In a small trial in which every Parkinson’s patient received the same treatment, they showed a 29 percent improvement in motor function. Researchers have begun a larger, blinded trial and expect to have preliminary results later this month.
A second approach is to use gene therapy to slow or prevent cell death in the brain area ravaged by Parkinson’s. Federoff is overseeing an academic consortium planning human tests of a gene therapy that codes for a protein called GDNF (glia-derived neurotropic factor), which enhances neuronal survival. The therapy is also delivered via a catheter in the brain, but the infusion is driven by a small pressure gradient, a technique known as convection-enhanced delivery. Federoff, who is also the founder of Canadian startup MedGenesis Therapeutix, which is commercializing the technology, says that this allows for more-targeted delivery.
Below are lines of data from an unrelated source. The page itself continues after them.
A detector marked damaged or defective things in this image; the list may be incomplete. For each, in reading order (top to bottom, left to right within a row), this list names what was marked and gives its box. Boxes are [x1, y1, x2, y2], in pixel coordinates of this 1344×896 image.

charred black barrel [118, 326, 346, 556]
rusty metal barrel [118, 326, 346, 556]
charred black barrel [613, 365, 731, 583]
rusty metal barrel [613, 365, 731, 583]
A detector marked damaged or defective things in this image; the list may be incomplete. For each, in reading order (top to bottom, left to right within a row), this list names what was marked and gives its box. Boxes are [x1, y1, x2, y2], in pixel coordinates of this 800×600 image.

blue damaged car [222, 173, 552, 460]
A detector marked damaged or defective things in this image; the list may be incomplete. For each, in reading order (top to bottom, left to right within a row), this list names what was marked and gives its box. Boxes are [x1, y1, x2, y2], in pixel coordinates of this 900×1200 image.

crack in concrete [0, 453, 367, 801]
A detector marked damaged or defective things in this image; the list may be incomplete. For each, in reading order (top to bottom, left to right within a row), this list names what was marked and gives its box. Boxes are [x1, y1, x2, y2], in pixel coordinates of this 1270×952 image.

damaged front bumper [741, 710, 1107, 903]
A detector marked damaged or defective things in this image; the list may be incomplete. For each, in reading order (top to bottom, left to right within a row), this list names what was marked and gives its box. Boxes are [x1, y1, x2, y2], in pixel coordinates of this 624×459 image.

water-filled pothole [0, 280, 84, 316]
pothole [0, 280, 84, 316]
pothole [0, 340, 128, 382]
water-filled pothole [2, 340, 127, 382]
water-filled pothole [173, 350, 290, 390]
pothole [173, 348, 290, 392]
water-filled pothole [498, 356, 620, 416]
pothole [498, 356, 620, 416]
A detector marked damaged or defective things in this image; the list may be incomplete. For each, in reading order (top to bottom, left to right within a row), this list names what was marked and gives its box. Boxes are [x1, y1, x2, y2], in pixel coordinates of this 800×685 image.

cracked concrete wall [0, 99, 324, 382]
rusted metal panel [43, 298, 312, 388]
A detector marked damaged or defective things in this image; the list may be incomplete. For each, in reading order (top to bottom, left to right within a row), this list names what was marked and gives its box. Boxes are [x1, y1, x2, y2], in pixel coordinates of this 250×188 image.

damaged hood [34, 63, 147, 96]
In addition to convection-enhanced delivery, surgeons will use real-time neuroimaging to make sure that the gene therapy is delivered as precisely as possible. Scientists can add a labeled marker to the gene-therapy solution, which can then be seen on CT or MRI scans and used to visualize the diffusion of the molecules in the brain. Researchers have already used this technique to deliver therapies to patients with brain cancer.
In addition to cancer, Parkinson’s disease will likely be the first to be treated using these approaches: scientists know which part of the brain is most damaged and can design therapies accordingly. (Alzheimer’s disease, in contrast, has a much more diffuse effect on the brain.)
Success with Parkinson’s could pave the way for treating other disorders. “As we learn more about the biology of these disorders and develop more treatment compounds, opportunities will expand with the ability to deliver drugs locally,” says Russell Lonser, chair of the Surgical Neurology Branch of the National Institute for Neurological Disorders and Stroke, in Bethesda, MD.
Gene therapy does have its downsides compared with DBS, however. “DBS can be turned off, catheters can be removed, and patients can then be brought back to their basal state,” says Federoff. “We believe that gene delivery is lifelong.”